Luke 22
Then took they him, and led him, and brought him into the
high priest's house. And Peter followed afar off.
55 And when they had kindled a fire in the midst of the
hall, and were set down together, Peter sat down among them.
56 But a certain maid beheld him as he sat by the fire, and
earnestly looked upon him, and said, This man was also with him.
57 And he denied him, saying, Woman, I know him not.
58 And after a little while another saw him, and said, Thou
art also of them. And Peter said, Man, I am not.
59 And about the space of one hour after another confidently
affirmed, saying, Of a truth this fellow also was with him: for he is a
Galilaean.
60 And Peter said, Man, I know not what thou sayest. And
immediately, while he yet spake, the cock crew.
61 And the Lord turned, and looked upon Peter. And Peter
remembered the word of the Lord, how he had said unto him, Before the cock
crow, thou shalt deny me thrice.
62 And Peter went out, and wept bitterly.

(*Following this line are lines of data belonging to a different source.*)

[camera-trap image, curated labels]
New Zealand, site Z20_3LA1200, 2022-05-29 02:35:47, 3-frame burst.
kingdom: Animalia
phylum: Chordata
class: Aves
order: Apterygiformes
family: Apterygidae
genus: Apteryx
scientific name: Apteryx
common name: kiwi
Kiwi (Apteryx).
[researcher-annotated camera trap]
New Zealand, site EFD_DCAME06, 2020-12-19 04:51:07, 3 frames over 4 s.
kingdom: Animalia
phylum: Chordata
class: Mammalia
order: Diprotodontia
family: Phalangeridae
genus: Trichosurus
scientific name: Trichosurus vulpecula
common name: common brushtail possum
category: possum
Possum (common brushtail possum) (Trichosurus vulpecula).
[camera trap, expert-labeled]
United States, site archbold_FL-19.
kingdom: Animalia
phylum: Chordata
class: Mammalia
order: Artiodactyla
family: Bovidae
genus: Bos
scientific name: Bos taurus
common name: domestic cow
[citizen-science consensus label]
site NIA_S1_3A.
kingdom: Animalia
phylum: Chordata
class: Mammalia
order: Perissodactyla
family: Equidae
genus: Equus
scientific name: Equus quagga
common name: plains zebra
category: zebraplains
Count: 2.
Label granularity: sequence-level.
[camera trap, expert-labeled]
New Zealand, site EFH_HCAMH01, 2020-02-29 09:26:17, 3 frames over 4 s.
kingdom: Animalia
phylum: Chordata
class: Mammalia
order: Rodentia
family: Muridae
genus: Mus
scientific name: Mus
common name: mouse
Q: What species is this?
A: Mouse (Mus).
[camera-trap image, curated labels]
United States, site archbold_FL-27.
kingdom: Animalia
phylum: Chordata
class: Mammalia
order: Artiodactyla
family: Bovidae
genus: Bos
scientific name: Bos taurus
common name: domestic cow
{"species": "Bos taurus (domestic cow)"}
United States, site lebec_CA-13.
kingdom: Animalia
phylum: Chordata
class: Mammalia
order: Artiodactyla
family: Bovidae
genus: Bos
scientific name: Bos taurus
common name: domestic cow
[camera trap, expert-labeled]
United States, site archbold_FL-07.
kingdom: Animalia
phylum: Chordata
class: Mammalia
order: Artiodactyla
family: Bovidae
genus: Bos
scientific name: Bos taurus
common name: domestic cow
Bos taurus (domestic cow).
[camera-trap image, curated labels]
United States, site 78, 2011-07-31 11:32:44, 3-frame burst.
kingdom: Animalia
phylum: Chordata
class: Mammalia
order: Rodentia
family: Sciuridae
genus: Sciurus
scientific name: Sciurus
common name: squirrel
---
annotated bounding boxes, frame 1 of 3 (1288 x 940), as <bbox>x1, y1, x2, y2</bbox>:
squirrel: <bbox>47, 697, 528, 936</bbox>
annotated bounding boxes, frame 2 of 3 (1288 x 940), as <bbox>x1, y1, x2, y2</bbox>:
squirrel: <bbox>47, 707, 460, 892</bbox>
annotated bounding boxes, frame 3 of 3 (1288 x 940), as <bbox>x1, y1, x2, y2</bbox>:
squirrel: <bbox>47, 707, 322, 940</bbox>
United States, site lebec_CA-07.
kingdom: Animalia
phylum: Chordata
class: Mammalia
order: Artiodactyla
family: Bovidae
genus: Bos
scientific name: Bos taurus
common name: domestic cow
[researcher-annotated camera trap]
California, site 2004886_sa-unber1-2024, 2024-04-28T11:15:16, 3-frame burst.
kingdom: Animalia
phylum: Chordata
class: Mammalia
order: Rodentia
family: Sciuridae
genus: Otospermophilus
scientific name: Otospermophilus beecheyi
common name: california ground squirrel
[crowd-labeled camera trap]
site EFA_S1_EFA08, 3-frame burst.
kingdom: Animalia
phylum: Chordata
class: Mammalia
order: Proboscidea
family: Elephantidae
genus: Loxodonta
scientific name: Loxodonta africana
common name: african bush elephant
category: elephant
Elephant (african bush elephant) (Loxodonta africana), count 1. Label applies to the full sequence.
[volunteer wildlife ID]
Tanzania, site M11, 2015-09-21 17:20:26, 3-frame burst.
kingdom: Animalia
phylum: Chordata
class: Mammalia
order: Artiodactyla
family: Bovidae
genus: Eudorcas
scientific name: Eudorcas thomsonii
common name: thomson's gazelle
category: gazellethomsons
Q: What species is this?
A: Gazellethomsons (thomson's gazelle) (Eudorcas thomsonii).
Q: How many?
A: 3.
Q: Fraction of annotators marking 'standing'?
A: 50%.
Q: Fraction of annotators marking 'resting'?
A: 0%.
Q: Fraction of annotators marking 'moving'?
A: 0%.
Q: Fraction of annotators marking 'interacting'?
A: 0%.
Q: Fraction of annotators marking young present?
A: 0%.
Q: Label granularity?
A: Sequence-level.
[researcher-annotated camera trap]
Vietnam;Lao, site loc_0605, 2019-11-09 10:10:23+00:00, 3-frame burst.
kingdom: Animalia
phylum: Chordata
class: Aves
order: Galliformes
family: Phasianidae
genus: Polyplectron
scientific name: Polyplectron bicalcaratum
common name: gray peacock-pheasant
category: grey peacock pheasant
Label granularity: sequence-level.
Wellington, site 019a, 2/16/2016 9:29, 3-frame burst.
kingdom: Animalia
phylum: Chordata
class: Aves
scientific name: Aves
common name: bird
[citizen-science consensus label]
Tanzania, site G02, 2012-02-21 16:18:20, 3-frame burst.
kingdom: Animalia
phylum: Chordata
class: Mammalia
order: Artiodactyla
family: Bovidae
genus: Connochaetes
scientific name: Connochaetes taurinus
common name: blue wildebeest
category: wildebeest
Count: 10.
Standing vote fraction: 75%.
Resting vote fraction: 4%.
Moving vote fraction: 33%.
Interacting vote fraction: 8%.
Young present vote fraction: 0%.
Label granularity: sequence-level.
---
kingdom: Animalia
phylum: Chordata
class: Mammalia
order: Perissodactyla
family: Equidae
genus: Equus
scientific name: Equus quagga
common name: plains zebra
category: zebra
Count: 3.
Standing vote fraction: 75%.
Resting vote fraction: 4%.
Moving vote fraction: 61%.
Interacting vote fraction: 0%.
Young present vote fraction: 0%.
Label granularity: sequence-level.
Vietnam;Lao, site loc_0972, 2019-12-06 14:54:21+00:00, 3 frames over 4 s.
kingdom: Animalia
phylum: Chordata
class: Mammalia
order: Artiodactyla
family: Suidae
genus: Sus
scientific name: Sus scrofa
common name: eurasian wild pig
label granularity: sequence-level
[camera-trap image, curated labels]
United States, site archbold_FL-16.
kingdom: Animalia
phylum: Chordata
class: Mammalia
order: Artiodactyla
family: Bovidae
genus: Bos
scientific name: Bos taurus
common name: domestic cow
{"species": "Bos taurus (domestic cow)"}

Peter remembered what the Lord had said to him. How crushed
he must have felt, how low and unworthy and just terribly horrible. He might
have been a place as dark as the place Judas found himself, faced with his own
weakness and the shame, and all the while knowing that his Lord whom he truly did
love was captured and suffering and who knew what was going to happen. Peter
wept bitterly. Bitterly... when he
remembered what the Lord said to him.
But the time came, after the sharpest edge of bitterness
left him, when he remembered again. And as his mind fumbled over that time when
the Lord spoke those fateful words, it dawned on him that that isn’t all that
the Lord had said. And he remembered...
“Simon, Simon, behold, Satan hath desired to have you, that
he may sift you as wheat:
But I have prayed for thee, that thy faith fail not: and
when thou art converted, strengthen thy brethren.”
Sometimes the pain and the shame block the remembrance of
the promises the Lord has made to us. After the grieving, there is always hope.